What’s more, games’ impact could balloon as their market keeps expanding. “This isn’t the domain of 15-year-old boys anymore,” Mills says. “This is something that two-thirds of American households are engaged in. And what does it mean for the population? It’s a lot of energy and a lot of carbon.” Within five years, the electricity demand for gaming in California could rise by 114 percent, according to the report.
Some of gaming’s energy demand is driven by emerging technologies like virtual reality and higher-resolution connected displays. Cloud-based gaming, in which graphics processing is conducted on remote servers, is especially energy intensive, increasing overall electricity use by as much as 60 percent for desktop computers and 300 percent for laptops.
Luckily, it’s not all doom and gloom. “There is the potential to save a lot of energy with very little effort and little to no effect with the quality or experience,” says Jimmy Mai, a computer technician and one of the project’s principal testers. An avid gamer, Mai’s job was to set up the equipment every day and then play the games, diving into some titles he’d always wanted to explore, like League of Legends, World of Tanks, and The Witcher III (“a beautiful game,” says Mai, who jokes that this was “sort of a dream project”). Gaming equipment “is constantly being revised, becoming more energy efficient, and becoming more powerful in some cases,” Mai says. Mills notes that by simply changing out the lab’s graphics cards and power supply units, his team could reduce its energy consumption by 30 to 50 percent—with no reduction in the games’ performance.
The researchers found that gaming’s electricity demand could fall by 24 percent in the next five years if gamers shifted toward more efficient equipment and change their playing habits.

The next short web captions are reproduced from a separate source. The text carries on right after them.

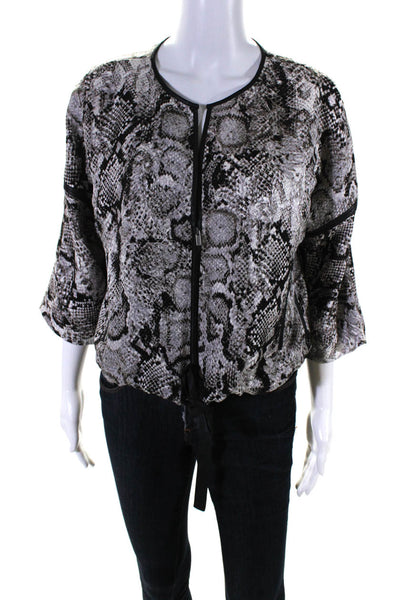 BCBGMAXAZRIA Womens Silk + Wool Animal Print Round Neck Jacket Gray Size L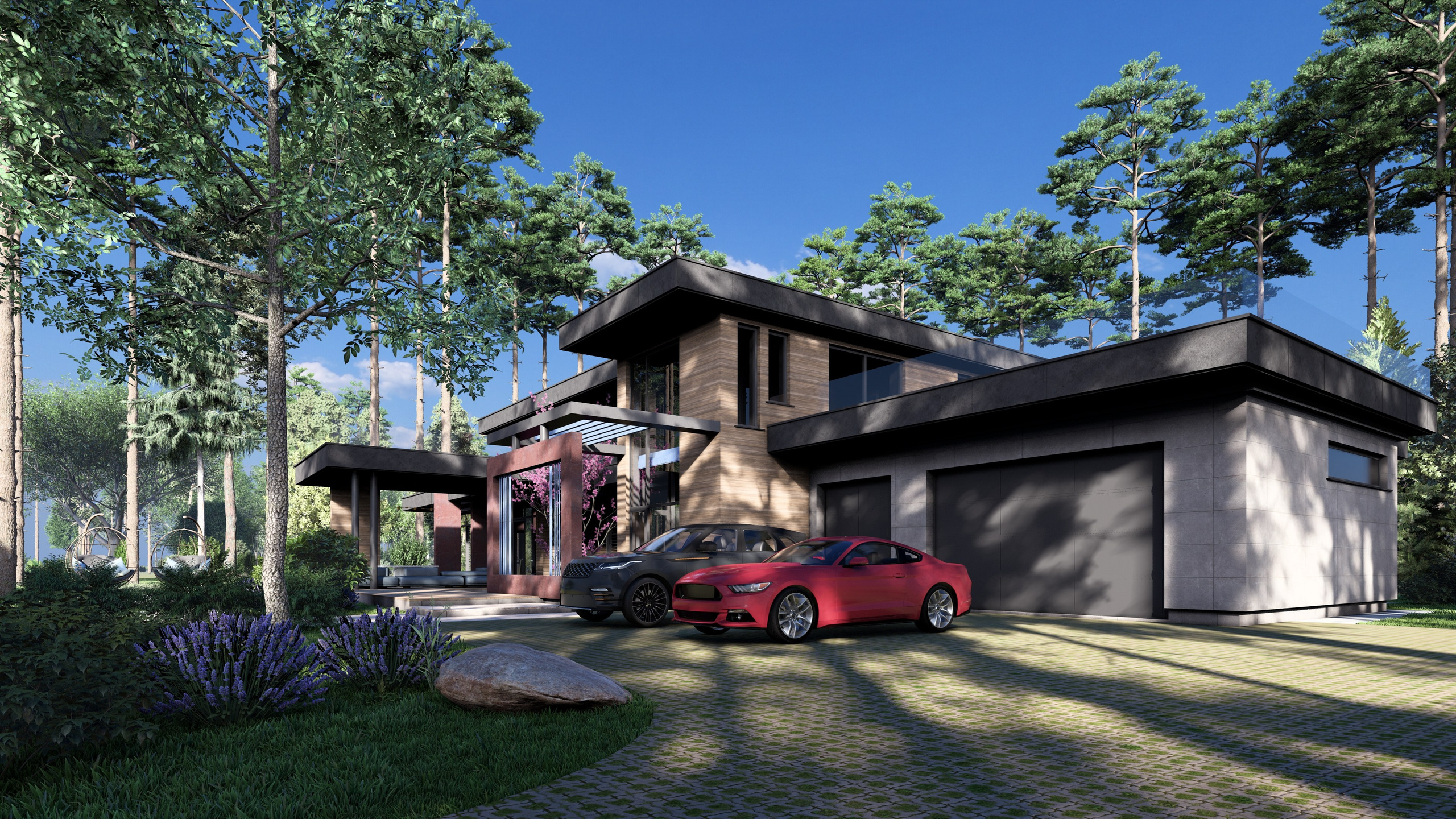 Проект " Лес " Частный дом с зоной СПА. Архитектурное проектирование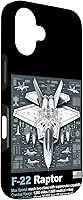 Vista 3 de F22 Raptor Fighter Jet Blueprint - Funda para iPhone 16, diseño técnico y especificaciones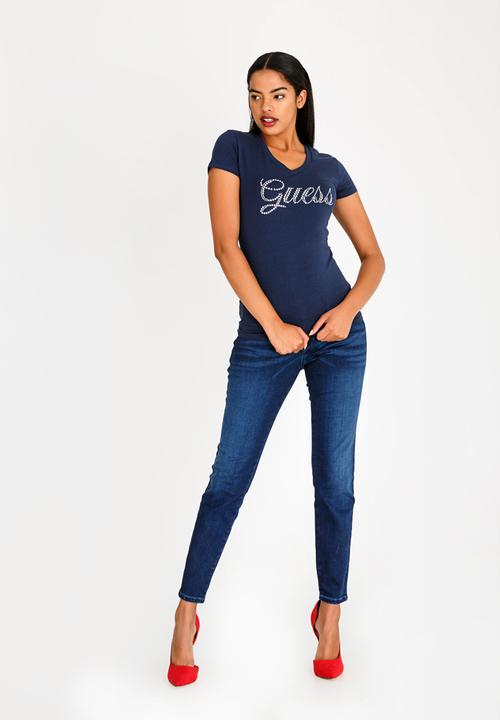 GUESS - Guess V-neck Tee Navy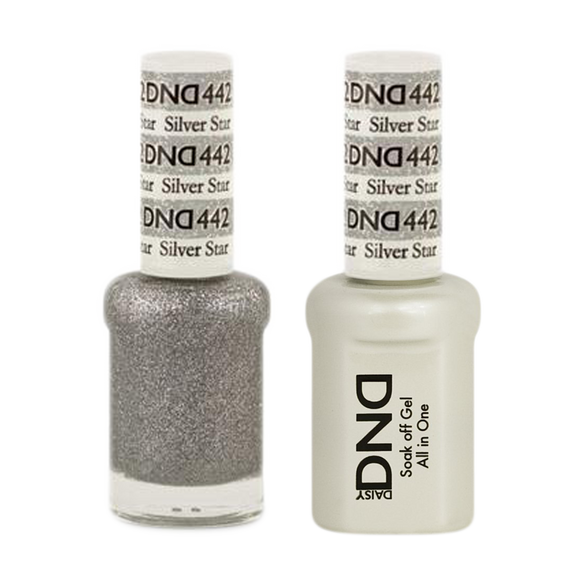 DND Nail Lacquer And Gel Polish, 442, Silver Star, 0.5oz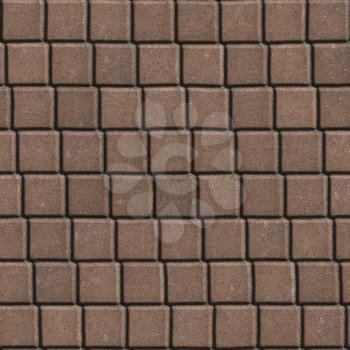 Brown Paving Slabs Laid out in Small Squares. Seamless Tileable Texture.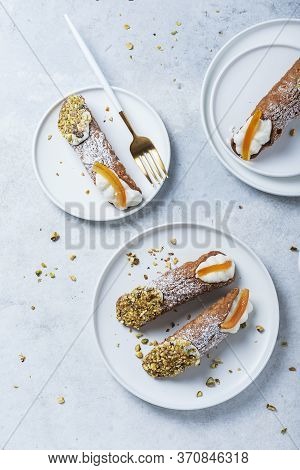 Traditional Italian Dessert Cannoli Siciliani
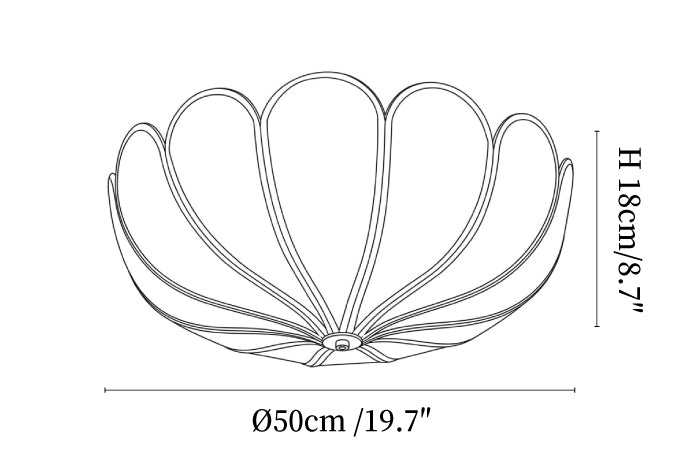 Aurelia Natural Fiber Petal Ceiling Light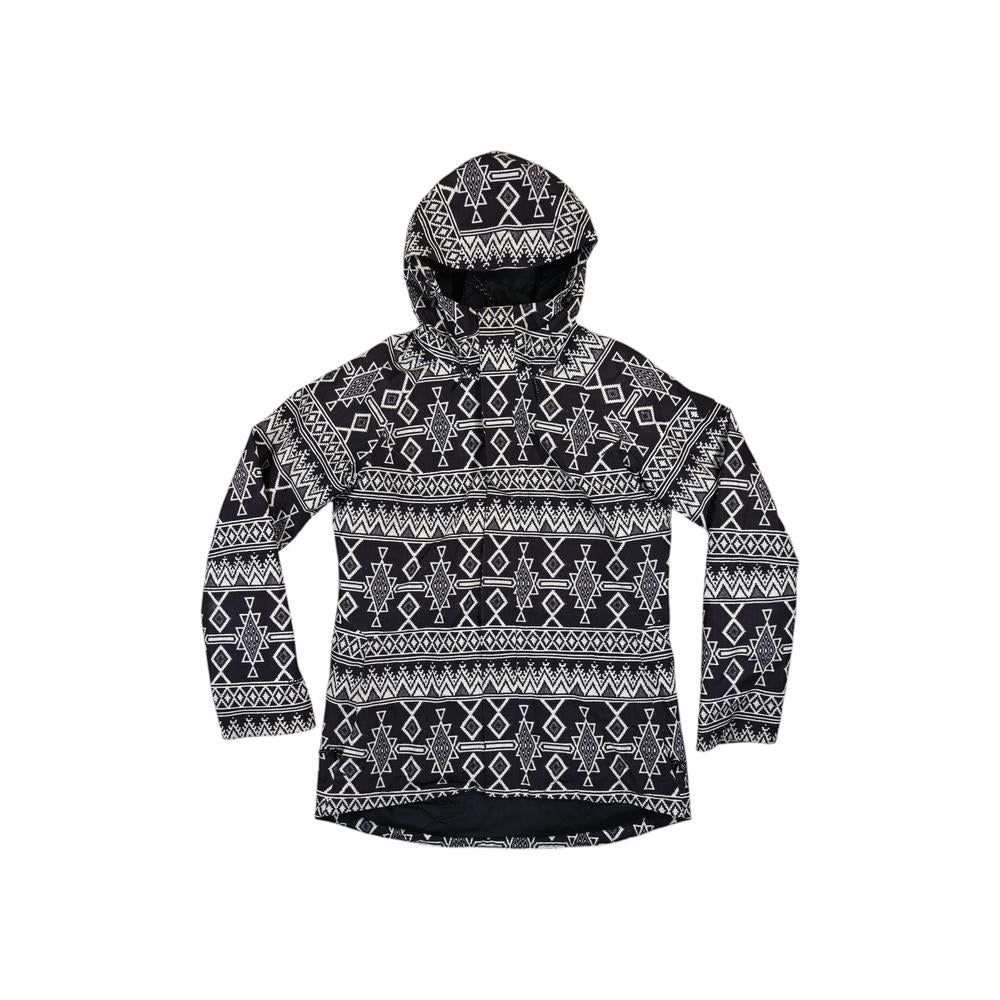 Black Gore-Tex ski jacket by Burton featuring a geometric tribal pattern and a hood.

Mills and his colleagues have created a website that outlines steps gamers can take to save energy. For example, there’s a huge range in how much energy different gaming systems use—anywhere from 5 kWh per year (very little) to 1200 kWh per year (equivalent to leaving a 60-watt lightbulb on for more than two years straight.) Simply switching to a more efficient power supply unit can realize a 13 percent energy savings. And if that’s enough an incentive, the report shows how saving energy will also save gamers money. The annual electricity bill for a “power-sipping Nintendo Switch” can be as little as $5, while a “high-end desktop system run by an extreme gamer” can run up to $400 or more.
Awareness can have an impact, too, says Mills. Even though this entire project began with his son, its findings turned him off from gaming. “When my son saw the carbon footprint, he did lose his interest,” Mills says. For others, like Mai, who often worked in the gaming lab by day and still fired up his own system at night, giving up on gaming isn’t going to happen. (“Jimmy is going to go out in a wooden box gaming,” Mills says.) We’ll just have to find a way to enlist them in the massive multiplayer quest to save the planet.